> _GOAL OF THE EXERCISE_
The required output consists solely of the lines from the line containing "How far away is the" through the end of the records, copied exactly.

> _GIVEN DATA_
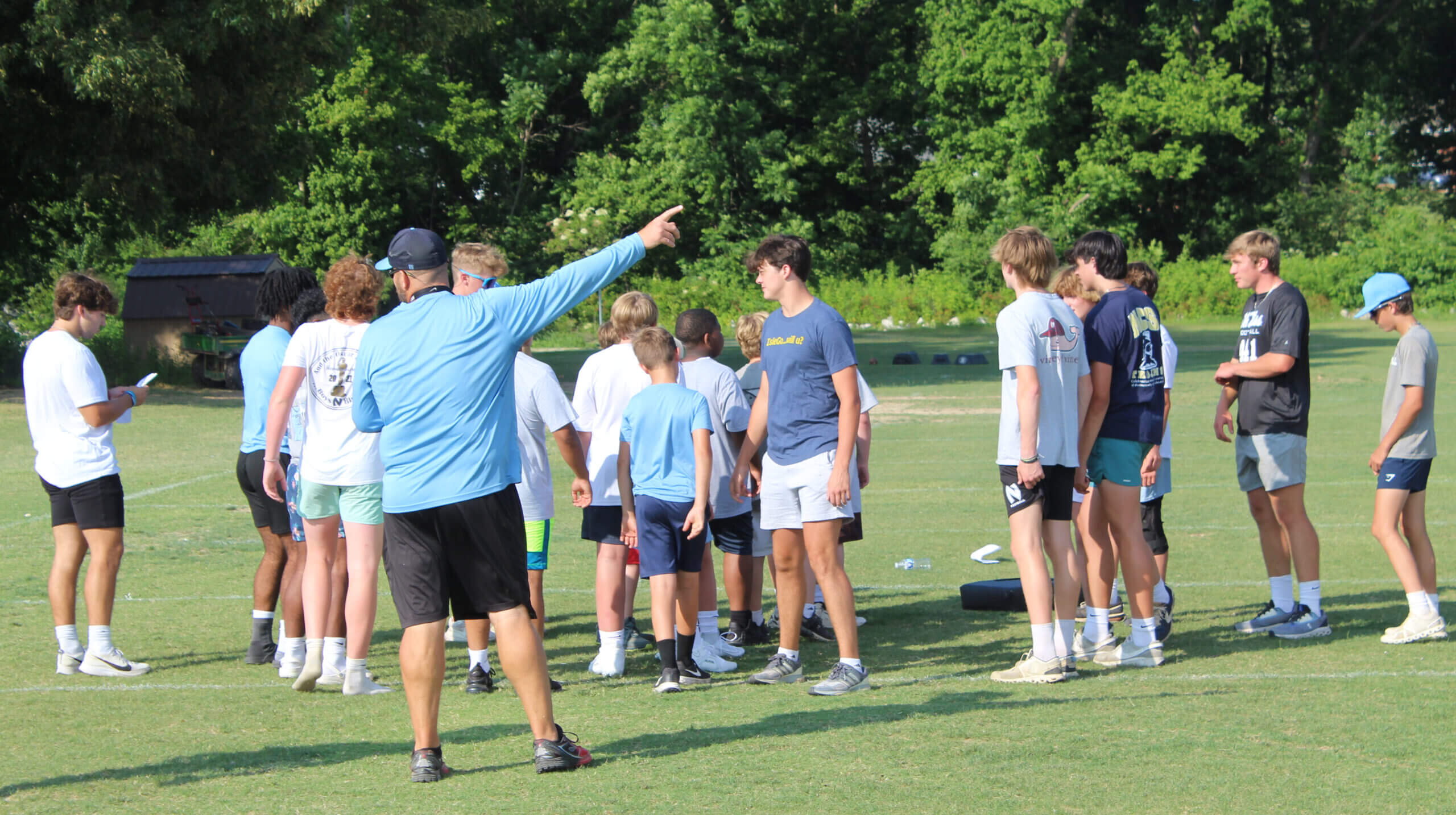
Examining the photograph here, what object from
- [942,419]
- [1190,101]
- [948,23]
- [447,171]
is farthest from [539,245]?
[942,419]

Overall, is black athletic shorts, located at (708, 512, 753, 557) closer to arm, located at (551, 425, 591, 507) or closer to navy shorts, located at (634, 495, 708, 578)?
navy shorts, located at (634, 495, 708, 578)

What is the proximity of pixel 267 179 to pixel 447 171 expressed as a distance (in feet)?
94.8

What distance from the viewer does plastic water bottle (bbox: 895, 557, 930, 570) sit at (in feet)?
31.4

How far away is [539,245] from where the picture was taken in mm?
54375

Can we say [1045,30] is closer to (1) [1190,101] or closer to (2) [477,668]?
(1) [1190,101]

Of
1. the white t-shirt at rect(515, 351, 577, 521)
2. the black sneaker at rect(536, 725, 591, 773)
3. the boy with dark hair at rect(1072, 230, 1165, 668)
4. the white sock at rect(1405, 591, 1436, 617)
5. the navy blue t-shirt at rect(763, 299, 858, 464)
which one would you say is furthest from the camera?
the white sock at rect(1405, 591, 1436, 617)

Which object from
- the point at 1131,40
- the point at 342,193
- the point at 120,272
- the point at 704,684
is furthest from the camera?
the point at 1131,40

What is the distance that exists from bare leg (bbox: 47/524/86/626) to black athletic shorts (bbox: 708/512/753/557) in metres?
3.08

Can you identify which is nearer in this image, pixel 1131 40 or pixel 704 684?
pixel 704 684

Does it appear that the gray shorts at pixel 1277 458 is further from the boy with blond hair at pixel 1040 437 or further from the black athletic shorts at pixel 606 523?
the black athletic shorts at pixel 606 523

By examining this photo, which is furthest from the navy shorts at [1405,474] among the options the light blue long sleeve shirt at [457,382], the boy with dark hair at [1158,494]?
the light blue long sleeve shirt at [457,382]

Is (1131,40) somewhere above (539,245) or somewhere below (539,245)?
above

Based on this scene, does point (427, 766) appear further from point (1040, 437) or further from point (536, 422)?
point (1040, 437)

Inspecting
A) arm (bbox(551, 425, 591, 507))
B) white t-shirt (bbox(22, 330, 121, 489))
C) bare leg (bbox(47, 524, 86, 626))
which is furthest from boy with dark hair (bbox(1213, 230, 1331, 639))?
bare leg (bbox(47, 524, 86, 626))
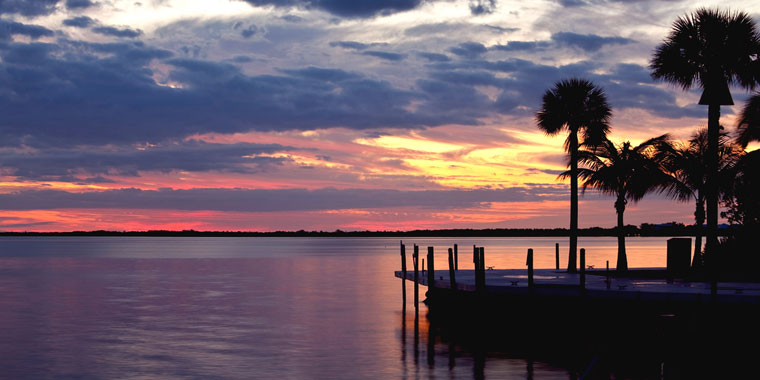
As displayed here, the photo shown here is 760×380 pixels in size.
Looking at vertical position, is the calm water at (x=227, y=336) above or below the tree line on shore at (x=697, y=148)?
below

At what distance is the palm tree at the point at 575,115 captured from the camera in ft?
163

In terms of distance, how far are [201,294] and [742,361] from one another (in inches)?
1752

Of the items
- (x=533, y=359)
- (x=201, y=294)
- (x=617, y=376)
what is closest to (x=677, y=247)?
(x=533, y=359)

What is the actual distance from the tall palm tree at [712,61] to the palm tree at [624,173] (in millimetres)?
7272

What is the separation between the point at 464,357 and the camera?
31547 millimetres

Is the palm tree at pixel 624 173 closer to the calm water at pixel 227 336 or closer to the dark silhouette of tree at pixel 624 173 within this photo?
the dark silhouette of tree at pixel 624 173

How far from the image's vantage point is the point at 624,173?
47781mm

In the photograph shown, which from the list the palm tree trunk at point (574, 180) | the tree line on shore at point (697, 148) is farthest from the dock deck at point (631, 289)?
the palm tree trunk at point (574, 180)

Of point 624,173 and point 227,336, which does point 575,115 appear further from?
point 227,336

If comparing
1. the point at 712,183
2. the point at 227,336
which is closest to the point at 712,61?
the point at 712,183

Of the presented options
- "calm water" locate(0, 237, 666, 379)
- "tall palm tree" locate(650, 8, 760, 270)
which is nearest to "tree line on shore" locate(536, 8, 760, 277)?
"tall palm tree" locate(650, 8, 760, 270)

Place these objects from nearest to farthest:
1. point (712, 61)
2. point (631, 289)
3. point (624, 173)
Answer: point (631, 289)
point (712, 61)
point (624, 173)

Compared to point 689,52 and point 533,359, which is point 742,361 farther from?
point 689,52

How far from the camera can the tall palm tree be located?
38.3 meters
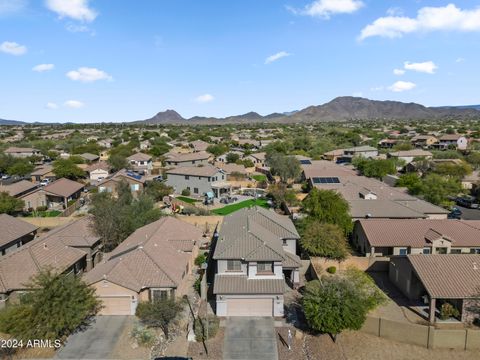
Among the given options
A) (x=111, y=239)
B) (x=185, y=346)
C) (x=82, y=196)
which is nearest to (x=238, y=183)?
(x=82, y=196)

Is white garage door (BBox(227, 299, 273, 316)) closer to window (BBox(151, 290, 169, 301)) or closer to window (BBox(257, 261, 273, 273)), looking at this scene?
window (BBox(257, 261, 273, 273))

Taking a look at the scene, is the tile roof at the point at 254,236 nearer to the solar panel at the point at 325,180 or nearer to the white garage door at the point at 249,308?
the white garage door at the point at 249,308

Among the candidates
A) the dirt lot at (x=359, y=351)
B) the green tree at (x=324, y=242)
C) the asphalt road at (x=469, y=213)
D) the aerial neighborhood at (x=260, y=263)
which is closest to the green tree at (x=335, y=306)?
the aerial neighborhood at (x=260, y=263)

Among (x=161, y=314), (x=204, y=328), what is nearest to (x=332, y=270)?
(x=204, y=328)

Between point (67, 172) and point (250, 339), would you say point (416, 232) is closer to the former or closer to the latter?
point (250, 339)

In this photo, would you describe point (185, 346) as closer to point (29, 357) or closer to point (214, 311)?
point (214, 311)

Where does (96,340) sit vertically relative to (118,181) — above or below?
below
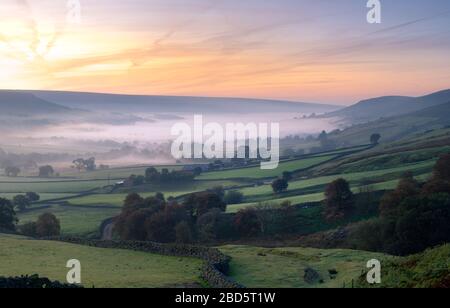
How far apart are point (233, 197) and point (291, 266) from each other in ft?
188

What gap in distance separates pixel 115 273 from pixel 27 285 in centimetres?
1202

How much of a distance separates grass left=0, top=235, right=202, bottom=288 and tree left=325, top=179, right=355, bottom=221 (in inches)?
1406

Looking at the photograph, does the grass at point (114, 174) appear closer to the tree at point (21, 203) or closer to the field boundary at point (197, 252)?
the tree at point (21, 203)

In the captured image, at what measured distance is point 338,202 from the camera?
77.8 metres

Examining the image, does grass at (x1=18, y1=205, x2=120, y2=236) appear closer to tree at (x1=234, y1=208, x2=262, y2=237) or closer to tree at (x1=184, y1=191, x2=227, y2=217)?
tree at (x1=184, y1=191, x2=227, y2=217)

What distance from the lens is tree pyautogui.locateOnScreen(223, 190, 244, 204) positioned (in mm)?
99644

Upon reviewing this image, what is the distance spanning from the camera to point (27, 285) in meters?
28.1

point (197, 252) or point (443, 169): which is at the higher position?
point (443, 169)

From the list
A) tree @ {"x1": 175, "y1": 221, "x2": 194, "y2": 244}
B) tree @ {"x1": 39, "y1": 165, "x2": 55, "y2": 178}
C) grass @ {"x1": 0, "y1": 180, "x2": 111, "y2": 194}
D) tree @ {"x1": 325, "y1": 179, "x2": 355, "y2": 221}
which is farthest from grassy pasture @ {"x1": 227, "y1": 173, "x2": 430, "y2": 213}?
tree @ {"x1": 39, "y1": 165, "x2": 55, "y2": 178}

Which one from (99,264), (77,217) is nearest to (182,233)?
(99,264)

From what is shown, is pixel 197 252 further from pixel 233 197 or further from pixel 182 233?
pixel 233 197

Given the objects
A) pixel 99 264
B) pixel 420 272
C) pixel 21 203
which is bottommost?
pixel 99 264

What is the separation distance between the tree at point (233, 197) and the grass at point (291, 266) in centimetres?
4401
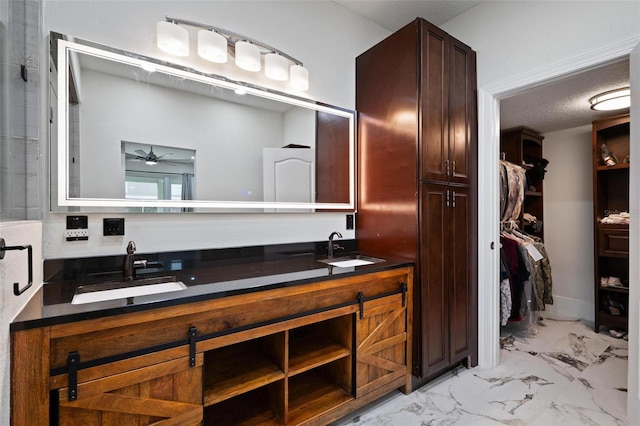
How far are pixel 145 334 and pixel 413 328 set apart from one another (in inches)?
60.6

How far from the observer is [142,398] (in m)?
1.01

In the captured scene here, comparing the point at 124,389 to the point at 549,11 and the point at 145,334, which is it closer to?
the point at 145,334

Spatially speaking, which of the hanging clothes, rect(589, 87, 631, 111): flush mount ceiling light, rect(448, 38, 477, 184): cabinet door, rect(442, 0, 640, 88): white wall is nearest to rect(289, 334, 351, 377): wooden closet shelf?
rect(448, 38, 477, 184): cabinet door

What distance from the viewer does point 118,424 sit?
0.98 m

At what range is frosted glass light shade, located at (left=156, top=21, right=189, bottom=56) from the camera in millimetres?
1528

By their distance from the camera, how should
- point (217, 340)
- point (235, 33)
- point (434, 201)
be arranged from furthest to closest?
point (434, 201) < point (235, 33) < point (217, 340)

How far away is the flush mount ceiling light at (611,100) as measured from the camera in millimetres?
2506

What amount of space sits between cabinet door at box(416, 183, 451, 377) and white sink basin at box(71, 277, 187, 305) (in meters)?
1.43

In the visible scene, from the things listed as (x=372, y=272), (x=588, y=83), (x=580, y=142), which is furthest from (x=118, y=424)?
(x=580, y=142)

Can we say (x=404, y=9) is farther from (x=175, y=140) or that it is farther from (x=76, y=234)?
(x=76, y=234)

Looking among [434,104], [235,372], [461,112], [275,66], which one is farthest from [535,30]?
[235,372]

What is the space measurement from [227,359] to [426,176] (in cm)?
159

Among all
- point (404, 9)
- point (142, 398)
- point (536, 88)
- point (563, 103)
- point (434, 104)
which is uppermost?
point (404, 9)

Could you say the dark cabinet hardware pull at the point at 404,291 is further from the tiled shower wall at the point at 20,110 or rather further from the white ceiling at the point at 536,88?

> _SOLUTION FOR THIS EXERCISE_
How far away is the flush mount ceiling light at (611,100) as measured from the camera in millimetres?
2506

What amount of space sits between cabinet door at box(416, 183, 451, 377) and white sink basin at box(71, 277, 187, 305) (in meters)?
1.43

In the visible scene, from the things listed as (x=372, y=272), (x=588, y=83), (x=580, y=142), which is furthest from (x=118, y=424)?
(x=580, y=142)

Can we say (x=404, y=9) is farther from (x=175, y=140) or that it is farther from (x=76, y=234)?
(x=76, y=234)

Looking among [434,104], [235,372], [461,112], [275,66], which one is farthest from [535,30]?
[235,372]

What is the space measurement from [227,359] to [426,176] (in cm)?
159

Among all
- point (404, 9)
- point (142, 398)
- point (536, 88)
- point (563, 103)
- point (434, 104)
which is uppermost?
point (404, 9)

Could you say the dark cabinet hardware pull at the point at 404,291 is further from the tiled shower wall at the point at 20,110 or rather further from the white ceiling at the point at 536,88?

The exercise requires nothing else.